Tuesday, 15 December 2015: 11:35
2003 (Moscone West)
Aviv Bachan, Stanford University, Geological Sciences, Stanford, CA, United States, Jonathan Payne, Stanford University, Stanford, CA, United States, Matthew Saltzman, Ohio State University Main Campus, School of Earth Sciences, Columbus, OH, United States, Ellen Thomas, Yale University, New Haven, CT, United States and Lee Robert Kump, Pennsylvania State Univ, University Park, PA, United States
Abstract:
The geological cycling of carbon ties together the sedimentary reservoirs with Earth's biosphere and climate. Perturbations to this coupled system are recorded in the carbon isotopic composition of marine limestones (δ13Ccarb). In the past decade numerous intervals of large-amplitude oscillations in δ13Ccarbhave been identified, with a variety of explanations proposed for individual events. Yet, when data spanning the past ~1 Ga are viewed as a whole, it is clear that large-scale oscillations are a common feature of the carbon isotopic record. The ubiquity of oscillations suggests that they may share a single origin rather than having many disparate causes.

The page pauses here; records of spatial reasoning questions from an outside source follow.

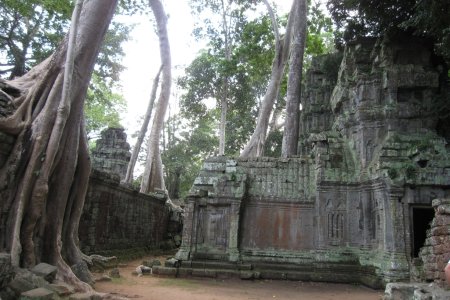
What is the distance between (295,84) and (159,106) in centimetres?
516

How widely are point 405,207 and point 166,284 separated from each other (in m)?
5.62

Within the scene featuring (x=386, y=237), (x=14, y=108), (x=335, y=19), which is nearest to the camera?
(x=14, y=108)

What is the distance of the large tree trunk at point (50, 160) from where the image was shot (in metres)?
5.55

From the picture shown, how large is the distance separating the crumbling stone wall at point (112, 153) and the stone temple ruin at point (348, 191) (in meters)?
7.07

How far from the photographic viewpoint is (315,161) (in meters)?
10.5

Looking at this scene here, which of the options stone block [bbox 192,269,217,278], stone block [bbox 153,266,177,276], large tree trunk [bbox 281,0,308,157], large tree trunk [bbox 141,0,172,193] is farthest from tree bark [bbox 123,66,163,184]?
stone block [bbox 192,269,217,278]

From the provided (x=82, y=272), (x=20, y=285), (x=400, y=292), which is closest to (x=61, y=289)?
(x=20, y=285)

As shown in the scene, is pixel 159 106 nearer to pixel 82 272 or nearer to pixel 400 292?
pixel 82 272

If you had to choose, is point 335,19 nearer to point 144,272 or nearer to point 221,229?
point 221,229

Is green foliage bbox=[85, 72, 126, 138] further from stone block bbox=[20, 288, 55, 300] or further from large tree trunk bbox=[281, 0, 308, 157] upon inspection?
stone block bbox=[20, 288, 55, 300]

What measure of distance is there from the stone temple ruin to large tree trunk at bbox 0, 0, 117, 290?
12.5 feet

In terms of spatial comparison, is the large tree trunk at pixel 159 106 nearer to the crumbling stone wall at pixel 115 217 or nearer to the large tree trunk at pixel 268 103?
the crumbling stone wall at pixel 115 217

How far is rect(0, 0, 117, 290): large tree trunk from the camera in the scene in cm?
555

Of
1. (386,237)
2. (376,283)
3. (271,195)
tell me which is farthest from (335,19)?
(376,283)
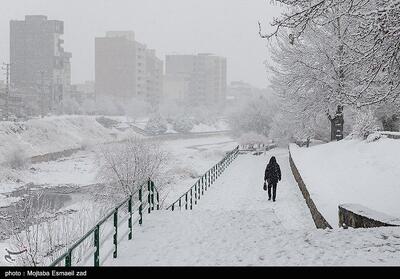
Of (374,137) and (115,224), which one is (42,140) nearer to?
(374,137)

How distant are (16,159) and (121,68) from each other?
349 ft

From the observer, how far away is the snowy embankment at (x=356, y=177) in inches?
562

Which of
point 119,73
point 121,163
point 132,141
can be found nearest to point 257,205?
point 121,163

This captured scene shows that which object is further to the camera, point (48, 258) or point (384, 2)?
point (48, 258)

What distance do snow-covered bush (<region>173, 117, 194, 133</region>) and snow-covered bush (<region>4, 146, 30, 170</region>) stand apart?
60736mm

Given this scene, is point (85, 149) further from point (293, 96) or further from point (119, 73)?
point (119, 73)

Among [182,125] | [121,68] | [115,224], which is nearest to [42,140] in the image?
[182,125]

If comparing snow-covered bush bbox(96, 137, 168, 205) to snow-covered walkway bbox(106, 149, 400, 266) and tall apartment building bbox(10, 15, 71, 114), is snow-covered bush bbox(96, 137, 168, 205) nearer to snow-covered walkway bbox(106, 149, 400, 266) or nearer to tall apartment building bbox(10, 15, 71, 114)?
snow-covered walkway bbox(106, 149, 400, 266)

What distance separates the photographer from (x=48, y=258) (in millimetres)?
20453

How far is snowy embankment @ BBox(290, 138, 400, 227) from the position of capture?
14273 millimetres

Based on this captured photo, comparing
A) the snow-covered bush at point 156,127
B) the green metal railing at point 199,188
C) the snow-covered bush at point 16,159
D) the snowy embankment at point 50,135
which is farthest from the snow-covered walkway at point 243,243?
the snow-covered bush at point 156,127

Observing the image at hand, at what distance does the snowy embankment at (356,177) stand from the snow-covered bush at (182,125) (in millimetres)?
86810

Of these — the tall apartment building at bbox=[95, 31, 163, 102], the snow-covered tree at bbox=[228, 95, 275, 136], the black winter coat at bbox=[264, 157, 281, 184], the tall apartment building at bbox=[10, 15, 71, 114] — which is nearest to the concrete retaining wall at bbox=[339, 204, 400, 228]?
the black winter coat at bbox=[264, 157, 281, 184]
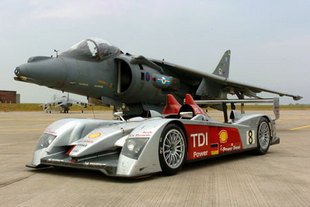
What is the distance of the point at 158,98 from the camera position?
13742mm

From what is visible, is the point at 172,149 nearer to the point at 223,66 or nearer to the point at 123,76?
the point at 123,76

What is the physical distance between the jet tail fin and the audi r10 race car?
13.2 metres

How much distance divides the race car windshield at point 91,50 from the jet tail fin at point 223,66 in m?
9.06

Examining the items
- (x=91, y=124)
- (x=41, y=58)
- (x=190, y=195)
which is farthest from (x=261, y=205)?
(x=41, y=58)

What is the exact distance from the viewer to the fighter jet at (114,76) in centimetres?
1036

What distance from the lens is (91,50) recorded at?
1162 centimetres

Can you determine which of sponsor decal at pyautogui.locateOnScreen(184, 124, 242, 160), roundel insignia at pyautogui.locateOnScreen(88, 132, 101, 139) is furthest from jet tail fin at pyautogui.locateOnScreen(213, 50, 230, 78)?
roundel insignia at pyautogui.locateOnScreen(88, 132, 101, 139)

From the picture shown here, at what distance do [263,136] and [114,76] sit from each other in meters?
5.96

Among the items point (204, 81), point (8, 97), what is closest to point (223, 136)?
point (204, 81)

Here we present a simple two-box model of the geological carbon cycle exhibiting such oscillations: the Carbon-Cycle Oscillator. Analogous to a damped mass-spring system, the burial fluxes of carbonate and phosphate in the model act like friction, whereas P supply and Corg burial act like the restoring force of the spring. When the sensitivities of P supply and Corg burial to the sizes of the C and P reservoirs, respectively, increase above a critical threshold, the model exhibits oscillations upon perturbation.

We suggest that intervals with large oscillations in bulk ocean-atmosphere δ13C are characterized by a greater sensitivity of the C:P burial-ratio and ALK:P weathering-ratio to the state of the ocean-atmosphere carbon pool. In addition, moderating of the slope of that dependence in general can account for the observed decrease in the amplitude of oscillations over the past billion years. We hypothesize that factors with a unidirectional trajectory during Earth history (e.g. increased oxygenation of the deep ocean, and evolution of pelagic calcifiers) led to a decrease in the Earth System's gain and increase in its resilience over geologic time, even in the face of continuing perturbations from the solid Earth and extraterrestrial realms.